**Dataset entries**

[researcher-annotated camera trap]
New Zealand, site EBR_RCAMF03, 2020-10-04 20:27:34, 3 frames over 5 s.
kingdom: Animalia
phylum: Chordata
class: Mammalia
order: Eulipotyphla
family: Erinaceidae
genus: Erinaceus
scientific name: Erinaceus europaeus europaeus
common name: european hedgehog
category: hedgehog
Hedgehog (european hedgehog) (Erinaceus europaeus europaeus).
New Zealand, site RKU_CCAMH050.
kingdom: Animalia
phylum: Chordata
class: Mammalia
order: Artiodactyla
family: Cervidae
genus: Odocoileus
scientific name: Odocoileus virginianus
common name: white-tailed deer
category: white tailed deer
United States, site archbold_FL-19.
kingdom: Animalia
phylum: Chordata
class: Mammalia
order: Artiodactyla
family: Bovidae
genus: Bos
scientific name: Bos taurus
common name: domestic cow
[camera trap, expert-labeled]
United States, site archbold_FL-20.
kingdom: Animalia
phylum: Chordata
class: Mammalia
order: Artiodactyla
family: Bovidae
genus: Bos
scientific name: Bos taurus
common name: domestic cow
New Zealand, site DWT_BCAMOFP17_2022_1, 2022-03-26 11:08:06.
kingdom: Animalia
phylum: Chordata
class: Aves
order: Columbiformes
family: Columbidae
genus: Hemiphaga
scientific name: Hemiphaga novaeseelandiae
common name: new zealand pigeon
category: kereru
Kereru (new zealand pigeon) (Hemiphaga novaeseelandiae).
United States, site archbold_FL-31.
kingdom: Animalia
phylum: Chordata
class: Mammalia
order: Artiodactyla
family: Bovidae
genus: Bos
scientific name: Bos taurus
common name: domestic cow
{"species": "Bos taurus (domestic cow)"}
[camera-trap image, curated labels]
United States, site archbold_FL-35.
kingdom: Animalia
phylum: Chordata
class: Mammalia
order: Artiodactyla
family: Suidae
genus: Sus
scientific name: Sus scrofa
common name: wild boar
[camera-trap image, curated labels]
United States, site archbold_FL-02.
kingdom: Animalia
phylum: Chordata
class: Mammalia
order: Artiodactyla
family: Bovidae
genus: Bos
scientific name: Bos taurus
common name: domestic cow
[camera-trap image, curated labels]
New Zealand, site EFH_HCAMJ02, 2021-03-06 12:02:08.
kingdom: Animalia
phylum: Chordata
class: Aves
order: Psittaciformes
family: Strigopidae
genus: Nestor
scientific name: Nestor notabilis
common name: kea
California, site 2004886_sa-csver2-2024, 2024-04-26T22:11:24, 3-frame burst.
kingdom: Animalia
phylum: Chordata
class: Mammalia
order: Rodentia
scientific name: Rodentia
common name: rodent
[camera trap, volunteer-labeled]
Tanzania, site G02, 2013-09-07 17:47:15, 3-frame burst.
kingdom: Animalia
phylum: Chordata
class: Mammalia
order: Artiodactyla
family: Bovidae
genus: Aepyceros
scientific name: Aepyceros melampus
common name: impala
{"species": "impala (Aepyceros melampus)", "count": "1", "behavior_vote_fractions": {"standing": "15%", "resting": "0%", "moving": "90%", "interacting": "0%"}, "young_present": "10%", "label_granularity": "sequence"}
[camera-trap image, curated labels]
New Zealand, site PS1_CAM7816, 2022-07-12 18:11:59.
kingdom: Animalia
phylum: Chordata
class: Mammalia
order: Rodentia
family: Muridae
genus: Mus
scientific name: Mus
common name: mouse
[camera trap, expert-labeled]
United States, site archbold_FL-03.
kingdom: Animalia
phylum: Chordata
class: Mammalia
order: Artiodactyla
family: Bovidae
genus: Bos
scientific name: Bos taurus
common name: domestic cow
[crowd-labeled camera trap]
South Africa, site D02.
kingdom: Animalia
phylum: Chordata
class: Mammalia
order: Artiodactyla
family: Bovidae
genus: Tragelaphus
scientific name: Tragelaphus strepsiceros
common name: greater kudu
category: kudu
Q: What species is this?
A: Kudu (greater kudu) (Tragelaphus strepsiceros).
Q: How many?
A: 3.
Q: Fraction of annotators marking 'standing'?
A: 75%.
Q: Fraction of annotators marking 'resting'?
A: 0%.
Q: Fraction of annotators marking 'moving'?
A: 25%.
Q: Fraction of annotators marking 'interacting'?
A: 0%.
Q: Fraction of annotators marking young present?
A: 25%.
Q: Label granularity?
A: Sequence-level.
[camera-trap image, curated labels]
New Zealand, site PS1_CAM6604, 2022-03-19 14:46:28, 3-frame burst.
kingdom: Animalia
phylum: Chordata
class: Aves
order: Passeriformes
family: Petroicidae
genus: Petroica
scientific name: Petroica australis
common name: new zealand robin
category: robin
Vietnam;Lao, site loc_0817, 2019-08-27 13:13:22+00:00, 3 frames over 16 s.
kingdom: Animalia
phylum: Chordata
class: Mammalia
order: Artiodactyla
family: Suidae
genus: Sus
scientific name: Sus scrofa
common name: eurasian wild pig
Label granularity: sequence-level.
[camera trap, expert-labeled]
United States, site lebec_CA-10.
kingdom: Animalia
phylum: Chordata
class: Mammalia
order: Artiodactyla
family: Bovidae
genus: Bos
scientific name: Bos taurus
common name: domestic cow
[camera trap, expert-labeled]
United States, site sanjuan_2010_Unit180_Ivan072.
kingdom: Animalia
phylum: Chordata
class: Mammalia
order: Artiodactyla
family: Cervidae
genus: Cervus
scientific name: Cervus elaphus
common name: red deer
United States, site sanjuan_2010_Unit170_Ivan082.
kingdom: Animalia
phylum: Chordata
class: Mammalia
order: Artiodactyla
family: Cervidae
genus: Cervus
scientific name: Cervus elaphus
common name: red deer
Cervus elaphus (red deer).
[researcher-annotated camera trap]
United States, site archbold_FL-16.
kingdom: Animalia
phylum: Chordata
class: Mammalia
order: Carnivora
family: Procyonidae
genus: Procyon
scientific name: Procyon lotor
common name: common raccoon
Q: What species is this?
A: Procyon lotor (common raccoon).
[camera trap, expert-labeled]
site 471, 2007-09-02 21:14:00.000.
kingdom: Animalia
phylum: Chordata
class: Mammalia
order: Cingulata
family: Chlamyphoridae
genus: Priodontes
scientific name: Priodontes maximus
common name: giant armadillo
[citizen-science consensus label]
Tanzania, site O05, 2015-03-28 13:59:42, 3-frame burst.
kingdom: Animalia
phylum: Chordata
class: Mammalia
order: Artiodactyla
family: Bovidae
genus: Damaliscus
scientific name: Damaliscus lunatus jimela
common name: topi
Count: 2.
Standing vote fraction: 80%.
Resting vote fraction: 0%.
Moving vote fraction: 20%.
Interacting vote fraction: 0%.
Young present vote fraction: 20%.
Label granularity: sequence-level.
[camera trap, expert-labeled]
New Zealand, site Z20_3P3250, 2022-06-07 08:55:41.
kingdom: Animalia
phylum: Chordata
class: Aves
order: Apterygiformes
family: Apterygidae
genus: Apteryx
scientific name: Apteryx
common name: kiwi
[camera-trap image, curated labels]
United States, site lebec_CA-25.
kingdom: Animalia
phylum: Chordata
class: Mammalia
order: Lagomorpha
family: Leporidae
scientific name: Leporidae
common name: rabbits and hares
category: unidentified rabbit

**Your task**
Using the records above, set down exactly the lines from the one with "order: Apterygiformes" through the one with "family: Leporidae", inclusive, and nothing more.

**Solution for this problem**
order: Apterygiformes
family: Apterygidae
genus: Apteryx
scientific name: Apteryx
common name: kiwi
[camera-trap image, curated labels]
United States, site lebec_CA-25.
kingdom: Animalia
phylum: Chordata
class: Mammalia
order: Lagomorpha
family: Leporidae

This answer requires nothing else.